We are pleased to design and print customers’ wine lists.

History of Lebanese Wine

With wine making tradition dating back 5,000 years the Phoenicians, the ancient dwellers of Lebanon, were tending vineyards, making wine and trading with other major cities long before the Greeks and Romans. And it was here that later Jesus changed water into wine, performing his first miracle at the wedding of Cana.

The term wine, or Cherem in Phoenician, is derived from a Phoenician word referring specifically to the fermentation of grapes. Wines were a specialty of the Phoenicians and their ancient Ugaritic poetry and epics mentioned wine with ringing praise. The Rapiuma and others were specific in identifying the choice wine of Lebanon as being one nurtured by their god El and fit for gods and kings.
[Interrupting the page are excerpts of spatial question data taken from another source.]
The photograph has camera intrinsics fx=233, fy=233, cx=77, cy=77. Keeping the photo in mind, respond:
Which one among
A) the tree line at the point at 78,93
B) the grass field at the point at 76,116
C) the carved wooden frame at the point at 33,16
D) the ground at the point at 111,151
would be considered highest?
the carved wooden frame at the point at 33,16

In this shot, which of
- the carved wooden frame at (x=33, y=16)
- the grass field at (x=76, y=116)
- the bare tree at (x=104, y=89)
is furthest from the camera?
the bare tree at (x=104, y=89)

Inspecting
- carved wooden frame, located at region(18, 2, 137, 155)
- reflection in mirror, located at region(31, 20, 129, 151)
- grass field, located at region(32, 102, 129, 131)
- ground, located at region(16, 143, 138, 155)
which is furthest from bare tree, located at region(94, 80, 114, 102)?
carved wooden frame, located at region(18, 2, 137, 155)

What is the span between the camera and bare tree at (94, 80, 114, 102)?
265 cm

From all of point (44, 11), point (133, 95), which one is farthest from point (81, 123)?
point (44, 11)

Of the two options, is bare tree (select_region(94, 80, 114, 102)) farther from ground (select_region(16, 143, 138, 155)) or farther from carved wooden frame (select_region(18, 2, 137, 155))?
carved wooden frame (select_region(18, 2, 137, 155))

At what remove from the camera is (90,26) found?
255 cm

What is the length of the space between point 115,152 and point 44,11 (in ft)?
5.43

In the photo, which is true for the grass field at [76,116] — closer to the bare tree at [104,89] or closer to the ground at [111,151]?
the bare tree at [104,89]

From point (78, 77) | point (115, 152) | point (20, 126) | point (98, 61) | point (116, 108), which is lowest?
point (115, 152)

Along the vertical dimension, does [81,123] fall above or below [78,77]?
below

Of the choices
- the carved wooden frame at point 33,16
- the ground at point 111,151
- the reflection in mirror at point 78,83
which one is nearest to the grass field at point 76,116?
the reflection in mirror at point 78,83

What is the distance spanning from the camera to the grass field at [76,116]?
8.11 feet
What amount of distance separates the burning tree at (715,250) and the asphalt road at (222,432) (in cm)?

They must have learned about wine from earlier civilizations; however, they perfected viticulture and oenology so that Phoenician wines became prized commodities of the ancient world and a major source of revenue in their exports.

The Phoenician Canaanites were avid wine drinkers. The Bible mentions that the Phoenician Canaanite Melchizedek, King of Salem (King of Jerusalem) and Priest of the Most High God (El Elion), offered bread and wine to Abraham and Ezekiel refers to the wine of Helbon as a unique commodity. The village of Qana (Cana) where Jesus turned water into wine at the wedding feast was a town near Tyre (south Lebanon), Phoenicia and not elsewhere. Also, wine was central to the Passover observance among the Jews and continues to be so. It was served for the Passover of the Last Supper betwixt Jesus and his disciples and continues to be central to Christian Eucharistic liturgy of the Mass.

In Greek couldn’t offer vintages to compare with the Phoenicians until much later. At the table, most people drank their wine mixed with water, quite frequently half and half. So the opportunity to drink pure wine at a ritual was a special occasion. This is why getting drunk was so special and originally considered a spiritual state, in which deities could talk or act through the person in that condition. Some scholars believe that Dionysus was originally from the Middle East, home of wine and ecstatic worship. Also, in pagan worship, wine was used to anoint idols.